Most people I speak to about the law, and I have spoken to dozens to understand where they stand on the law and what their rationale is, are in support of it but primarily so they don't have to be active consumers and seek out voluntary smokeless restaurants and bars. Some retort that there aren't many such places for them to visit. I respond that there must not be much demand for it then. After all, we live in the world's most advanced free market that is hypersensitive to the most obscure consumer trends in search of a competitive advantage in the hunt for profit. At any rate, laziness shouldn't be the basis for taking choice away from consumers.
Next, and almost never on the radar screen of those with whom I speak, are the property rights of the business owners who aren't allowed to let people engage in legal activity. They have invested substantial sums in their businesses and vast amounts of human capital. Now, they stand to suffer by the restriction. Smokers are drinkers. Less smoking, less drinking, less profits. More importantly is the fundamental lack of respect for property owners. Government officials have stripped value from property owners and, worst of all, they've done it without any appreciation or even awareness. For those who believe in the free market system, you have to pause and consider how easily property rights can be taken.

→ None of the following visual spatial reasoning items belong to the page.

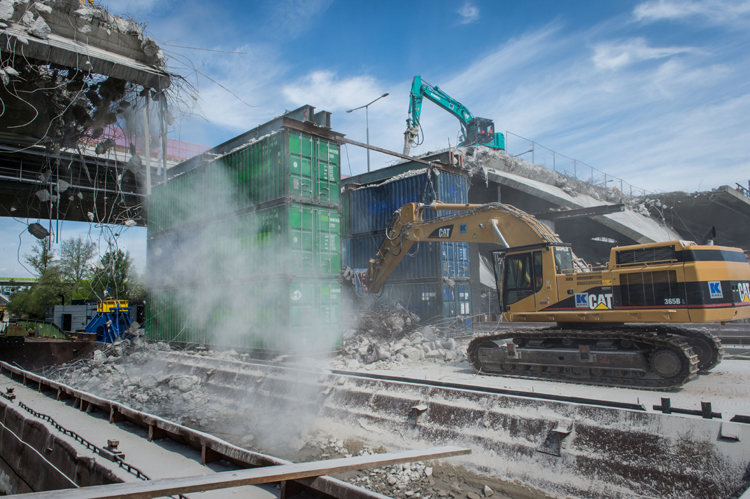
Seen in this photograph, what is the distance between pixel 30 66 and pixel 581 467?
25.6 feet

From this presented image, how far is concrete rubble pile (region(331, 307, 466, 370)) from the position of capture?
1168 cm

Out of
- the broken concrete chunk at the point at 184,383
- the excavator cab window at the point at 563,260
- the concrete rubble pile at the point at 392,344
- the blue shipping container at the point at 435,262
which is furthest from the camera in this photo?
the blue shipping container at the point at 435,262

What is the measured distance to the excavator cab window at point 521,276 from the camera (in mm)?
8938

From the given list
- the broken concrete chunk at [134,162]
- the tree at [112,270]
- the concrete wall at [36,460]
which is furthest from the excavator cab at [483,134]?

Next, let's look at the health risks purported to be caused by second hand smoke. According to the three major studies, second hand smoke increases the risk for cancer, asthma and a variety of other ailments. However the studies don't test second hand smoke on rats or humans and prove a direct link. Rather, researchers send out thousands of questionnaires and compare the health issues of those people with information about the population at-large. They then account for variables and assign risk to behavior such as being in the presence of second hand smoke. That is to say, they can't prove the connection by direct medical evidence but they consider variables and when they can't otherwise explain a health issue, they assign it to second hand smoke. Apparently this is scientifically accepted and I'm not qualified to refute that. However, when reading the summaries of two of the reports, I can tell you that I was surprised this was the basis for the purported health effects of second hand smoke. I am qualified to report that most people to whom I explain this, also share my surprise about the science behind second hand smoke. At the very least, I think it's valuable that we all, policy makers included, at least understand the underlying basis for decisions which restrict liberty.
Perhaps the most disappointing part of this whole situation is revealed in an unrelated law that passed in 2006 in Illinois. In an effort unabashedly about saving the state money, the Illinois EPA stopped testing vehicles earlier than the model year 1996 because these vehicles don't have on board computers which can be accessed easily, quickly and therefore cheaply, to determine if cars meet emissions standards. Cars older than 1996 were tested, you may recall, by placing a measuring device over the tailpipe of a running vehicle. This system measured the actual emissions and analyzed them for pollutants. This sounds perfectly reasonable until you consider that older vehicles, by far, emit more pollutants than newer cars. Not only because of better technology on newer cars but because the technology is more likely to be functional still. Further, studies from the Sierra Club and others have shown (presumably using the same questionnaires and aggregate statistical comparisons) that vehicle emission are linked to asthma, leukemia and lung cancer, among other ailments. So, on the one hand, the state seeks to protect us from these harms by banning smoking, thereby limiting freedom of choice of and taking property rights while on the other hand they increase many of the same health risks in an effort to save money. Incidentally, if saving money were the state's paramount concern, one could imagine deciding to only test vehicles older than 1996 model year, the most significant polluters.
While we're on the subject of alternative laws, it's important to note that passing legislation isn't easy, it's a balancing act. Collectively, we try to accomplish some good and balance that accomplishment with a variety of factors including cost, limitations on liberty and the likelihood of a law being ignored or enforced. The greater the harm sought to be avoided or good to be accomplished, the more limitations on liberty and cost we're generally prepared to accept. In the present case, I think the legislature didn't place an adequate value on the liberty to chose to assemble in public and engage in a legal activity with consenting adults, nor do they properly value property rights of business owners. Had I felt compelled to accept the science behind the second hand smoke issue, my approach would have allowed smoking by permit, much the same way alcohol can be served only with permits. Allow perhaps 50% of bars to apply for permits, require some reasonable protections for employees, and see how the market responds. This, more balanced approach, would preserve liberty while still offering some relief.
January 1, 2008 is a sad day for liberty which has suffered unreasonably at the hands of frenzy to provide a smokeless environment.